**Provided passage:**
++++++++++++++++++++

- Directed by: Florian Schott
- Written by: Obed Emvula Florian Schott
- Produced by: Obed Emvula Florian Schott Ed Ehrenberg Mutaleni Nadimi
- Starring: Mara Baumgartner Obed Emvula Whilzahn Gelderbloem Tjuna Kauapirura Odile Müller Kandi Shejavali Jacobs Shivute Chops Tshoopara Gift Uzera
- Edited by: Haiko Boldt
- Music by: Sonja Majewski
- Release date: 5 October 2015 (Namibia);
- Running time: 114 minutes
- Country: Namibia
- Language: English

= Katutura (film) =

Katutura is a 2015 Namibian action/drama film directed by Florian Schott about the hard life in Katutura, a township in Windhoek, the capital city of Namibia.

==Synopsis==

Katutura follows a group of characters as they experience the gravity of living in a township. Ex-convict Dangi has to deal with living a law-abiding life, an extramarital son, and an old flame whom his wife doesn't know about. Gangster Shivago explores a new market to sell his drugs, and Kondja, a teenager in a wheelchair who helps street kids, falls in love for the first time. Their paths intertwine and their lives collide in both hopeful and brutal ways.

Katutura deals with the struggle of everyday life in the township. There is crime, drug abuse, violence, but it also shows the strength of the community as well as the bustling creativity in the place otherwise known as the place where we do not belong.

++++++++++++++++++++

**Dataset section:**
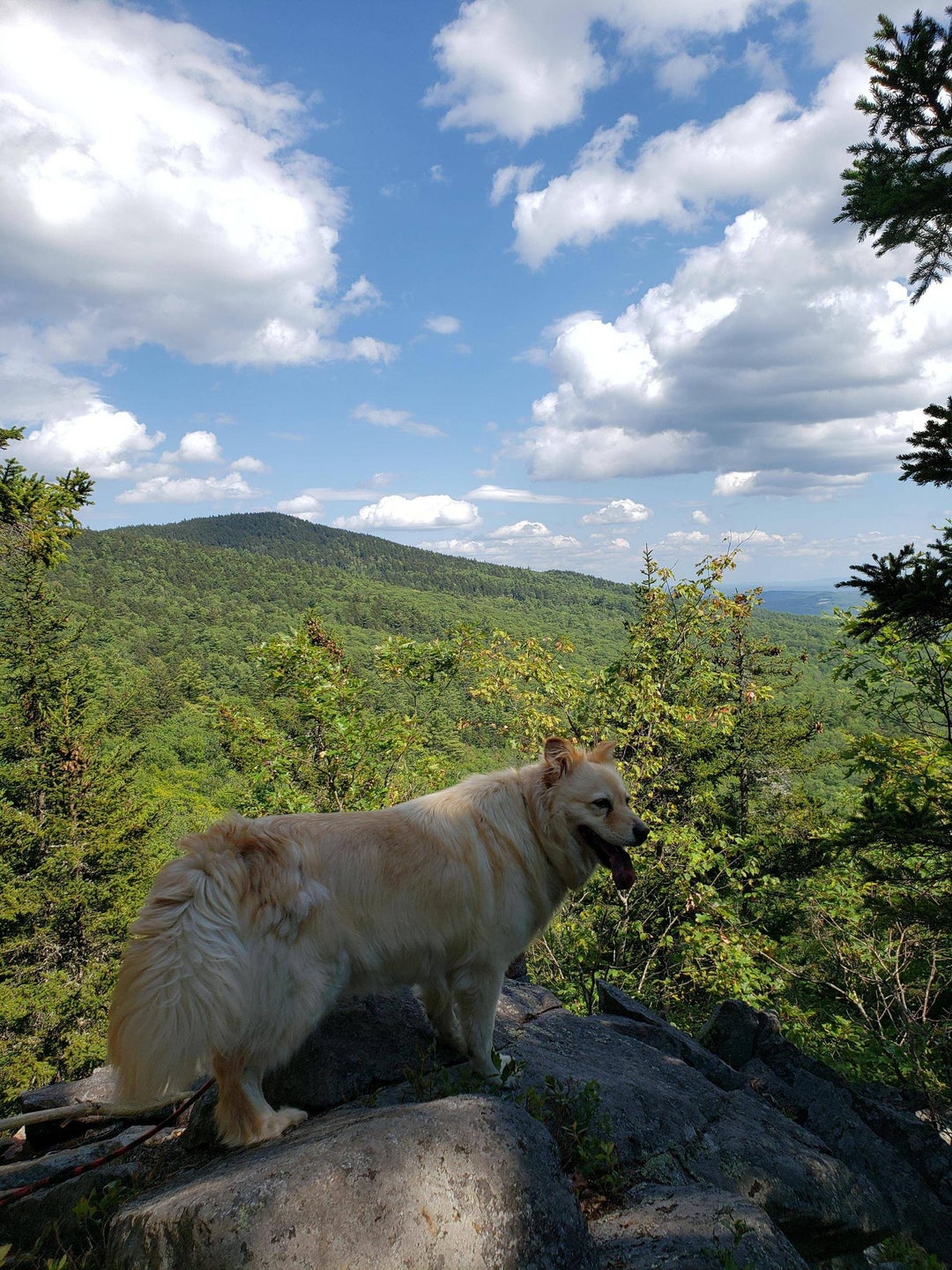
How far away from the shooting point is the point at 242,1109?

++++++++++++++++++++

**Jobs:**
a. From the synopsis of the Katutura film entry, list every character mentioned by name.
b. Answer these from the Katutura film entry, one per line:
(i) What is the film's running time?
(ii) Who edited the film?
(iii) In which city is the township of Katutura located?
c. Reproduce the passage in the Katutura film entry from "Katutura follows a" up to and including "and brutal ways.".
The material is not needed for any of this work.

**Complete answers:**
a. Dangi, Shivago, Kondja

b.
(i) 114 minutes
(ii) Haiko Boldt
(iii) Windhoek

c.
Katutura follows a group of characters as they experience the gravity of living in a township. Ex-convict Dangi has to deal with living a law-abiding life, an extramarital son, and an old flame whom his wife doesn't know about. Gangster Shivago explores a new market to sell his drugs, and Kondja, a teenager in a wheelchair who helps street kids, falls in love for the first time. Their paths intertwine and their lives collide in both hopeful and brutal ways.